Bangalore: Fraud-hit Satyam Computer Services’ search for a white knight could end on Monday, but bidders face an uphill task to put a price tag on the Indian company due to uncertainty about its finances and liabilities.
The government-appointed board meets on Monday to receive bids from suitors. On the same day, it could announce a buyer of a 51% stake in the outsourcing company that had to scramble to raise funding to meet short-term needs this year.
Three months ago, Satyam’s founder and chairman shocked investors by saying profits had been overstated for years, and putting in doubt the survival of the company once ranked as India’s fourth largest outsourcing firm.
The government quickly stepped in and sacked the board as it sought to limit damage from India’s biggest corporate scandal.

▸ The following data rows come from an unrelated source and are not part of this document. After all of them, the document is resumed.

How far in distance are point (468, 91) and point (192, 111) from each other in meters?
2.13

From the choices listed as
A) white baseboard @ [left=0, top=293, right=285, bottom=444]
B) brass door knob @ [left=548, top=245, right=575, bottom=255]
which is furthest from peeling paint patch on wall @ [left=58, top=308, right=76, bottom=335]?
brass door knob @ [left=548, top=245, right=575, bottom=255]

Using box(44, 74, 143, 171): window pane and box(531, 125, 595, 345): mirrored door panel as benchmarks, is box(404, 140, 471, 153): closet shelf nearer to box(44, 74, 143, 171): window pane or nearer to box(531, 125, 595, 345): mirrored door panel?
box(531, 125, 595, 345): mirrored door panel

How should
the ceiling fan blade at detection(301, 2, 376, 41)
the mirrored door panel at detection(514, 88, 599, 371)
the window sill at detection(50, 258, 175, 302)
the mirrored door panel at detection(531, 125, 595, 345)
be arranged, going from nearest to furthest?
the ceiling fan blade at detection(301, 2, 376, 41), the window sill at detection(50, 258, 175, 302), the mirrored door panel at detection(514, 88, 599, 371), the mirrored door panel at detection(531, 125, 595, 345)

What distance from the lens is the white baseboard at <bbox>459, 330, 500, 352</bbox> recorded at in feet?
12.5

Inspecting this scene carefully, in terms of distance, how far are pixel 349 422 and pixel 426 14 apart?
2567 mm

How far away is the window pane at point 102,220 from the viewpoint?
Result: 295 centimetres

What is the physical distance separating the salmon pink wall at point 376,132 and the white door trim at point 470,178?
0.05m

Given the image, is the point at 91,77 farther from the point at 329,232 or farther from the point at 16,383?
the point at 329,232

Also Read The Satyam Fiasco (Full Coverage)
Satyam’s board met in Mumbai on Thursday, in a move analysts said could be to finalise the procedures for Monday. Chairman Kiran Karnik told Reuters the due diligence by suitors of Satyam was still going on.

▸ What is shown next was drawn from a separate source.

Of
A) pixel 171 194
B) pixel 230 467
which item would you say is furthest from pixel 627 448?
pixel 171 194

Indian engineering conglomerate Larsen & Toubro, which has a small software services unit, mid-sized outsourcer Tech Mahindra and US private equity firm WL Ross & Co are among the suitors.
Larsen & Toubro, which has built up a stake of about 12% in Satyam, is seen by many analysts as a front-runner.
“For now, our advice could be skewed to a price lower than the current market price, but at the end of the day we want to win. So there can be some room left to go higher,” said an investment banker, who did not want to be named as he was not authorised to speak to the media.
Indian media have reported IT services provider Cognizant Technology Solutions has joined the race. A spokesman for the US company declined to comment to Reuters on market speculation.
New York-listed Satyam’s market value has plunged to around $600 million from $7 billion in May. The stock ended at Rs47.15 (90 US cents) on Thursday, down more than 90% from its last year’s high of Rs544.
Analysts said Satyam looks attractive due to its long list of marquee clients and due to the plunge in market value.
However, they are unsure how to value the company due to uncertainty about its accounts and legal liabilities arising from the lawsuits filed in the United States by its shareholders.
Indian media has reported more than 40 clients of Satyam have left the company since the revelation of the $1 billion-plus fraud, but Satyam has declined comment.
No intensive bidding
Tarun Sisodia, head of research at Anand Rathi Financial Services in Mumbai, did not expect bids to top Rs60 a share.
“I don’t think the bidding will be intensive. If anything, the market would be disappointed by the outcome of the bidding,” he said. “Bidders will be extremely cautious in going overboard given the lack of information.”
In October, Satyam had said it had around 53,000 employees and more than 600 clients including General Electric, Cisco Systems, and Qantas Airways.
Investment banking sources with knowledge of the proceedings said bids would be finalised only after due diligence was completed.
The inspection by bidders is being done through access to data containing “certain non-public information”, and Satyam’s management will provide an overview of operations and strategy.
Forrester said in a report last week while the sale would allay fears about Satyam’s survival, clients would still face uncertainty about the acquired outsourcer’s direction, service offerings and client relationship.
“Another uncertainty is the risk that the deal falls apart and Satyam goes back to square one,” Sudin Apte, country head of the market research firm, wrote in the report.
On Tuesday, Central Bureau of Investigation (CBI) filed charges against nine people including Satyam’s founder, former chief financial offer, former managing director and two former external auditers. All of them are being held in jail.
Satyam has not reported earnings since reporting July-September in October as its accounts are being restated.